Giuseppe NUNNARI
Giuseppe Nunnari is a former Full Professor of Automatic Control (SSD IINF-04/A (Automatica)) at the Department of Electrical, Electronic, and Information Engineering (DIEEI) of the University of Catania, Italy, where he has taught and conducted research since 1992. Retired since November 1, 2025, due to age limits, he currently continues his academic and educational commitment as an Adjunct (Contract) Professor of Industrial Automation within the same department. He received his Laurea degree (M.S. equivalent) in Electrical Engineering with honors from the University of Catania in 1979.
He began his research career focusing on digital signal filtering and the modeling of human motor systems (collaborating with the CNR and Politecnico di Milano). In 1983, he joined the International Institute of Volcanology of the Italian National Research Council (CNR) as a tenured researcher, where he pioneered the application of systems theory and artificial intelligence to geophysical and environmental modeling. In 1992, he joined the University of Catania as an Associate Professor, becoming extraordinary professor in 2001 and attaining the rank of Full Professor in 2004.
An active and prolific researcher, Professor Nunnari is the author or co-author of 4 scientific books (including monographs published by Springer-Verlag) and several book chapters.

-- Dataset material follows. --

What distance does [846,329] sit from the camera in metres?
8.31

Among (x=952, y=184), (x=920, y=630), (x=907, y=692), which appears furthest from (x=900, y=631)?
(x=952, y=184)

His research portfolio comprises over 80 articles published in international peer-reviewed indexed journals and more than 130 papers in international conference proceedings. His scientific contributions span several key domains of cybernetics and control engineering:
1. Intelligent Systems & Soft Computing: Developing neural network and fuzzy logic models for the identification and advanced controller design of highly non-linear industrial processes.
2. Environmental & Geophysical Cybernetics: Applying machine learning, neural networks, and multivariate data analysis to geological data, lava fountain simulations at Mt. Etna, and volcanic warning systems (such as the THEODOROS system). He was notably among the absolute pioneers in deploying Global Positioning System (GPS) techniques for the scientific monitoring of volcanic ground deformations at Mt. Etna since the early 1990s.
3. System Realization & Reduction: Devising analytical methodologies for stable, low-order balancing and approximations of high-order Linear Time-Invariant (LTI) systems.
4. Computer Vision: Designing Cellular Neural Network (CNN) simulators for real-time video and image processing in industrial and natural monitoring.
He has been a key scientific partner in major European framework programs (including TECVOLC, APPETISE, ROBOVOLC, and DICTAM) and has established research collaborations with leading international institutions such as the University of New Mexico, Institut de Physique du Globe de Paris, and the Czech Academy of Sciences. Beyond his university courses, he actively serves as a specialized instructor for premium industrial master programs and regional technical academies, preparing the next generation of mechatronics, automation, and Industry 4.0 professionals.
The most recent research activity (2015-Present) dealt with:
- Study of new properties of Multi-Input Multi-Output Linear time-invarian systems. In particular, I have studied the relationship between the Hanke singular values and characteristic values of the cascade system between a MIMO and a inner system in the continuous time domain.
- Characterization of a volcanic system as a Self-Organized Critical (SOC). In particular, analyzing a large database with most of all the known volcanic eruptions, I have contributed to determie that the duration of eruptions can be described by a universal distribution which characterizes eruption duration dynamics.
- Assessment of the ongoing activity of volcanoes is order to reduce volcani risks. To this purpose, I have applied various kinds of Machine Learning Approaches to various kind of data set recorded in the Mount Etna Area.
- Study of solar radiation prediction models using deep learning techniques,
- Study of monthly sales prediction models based on recorded time series.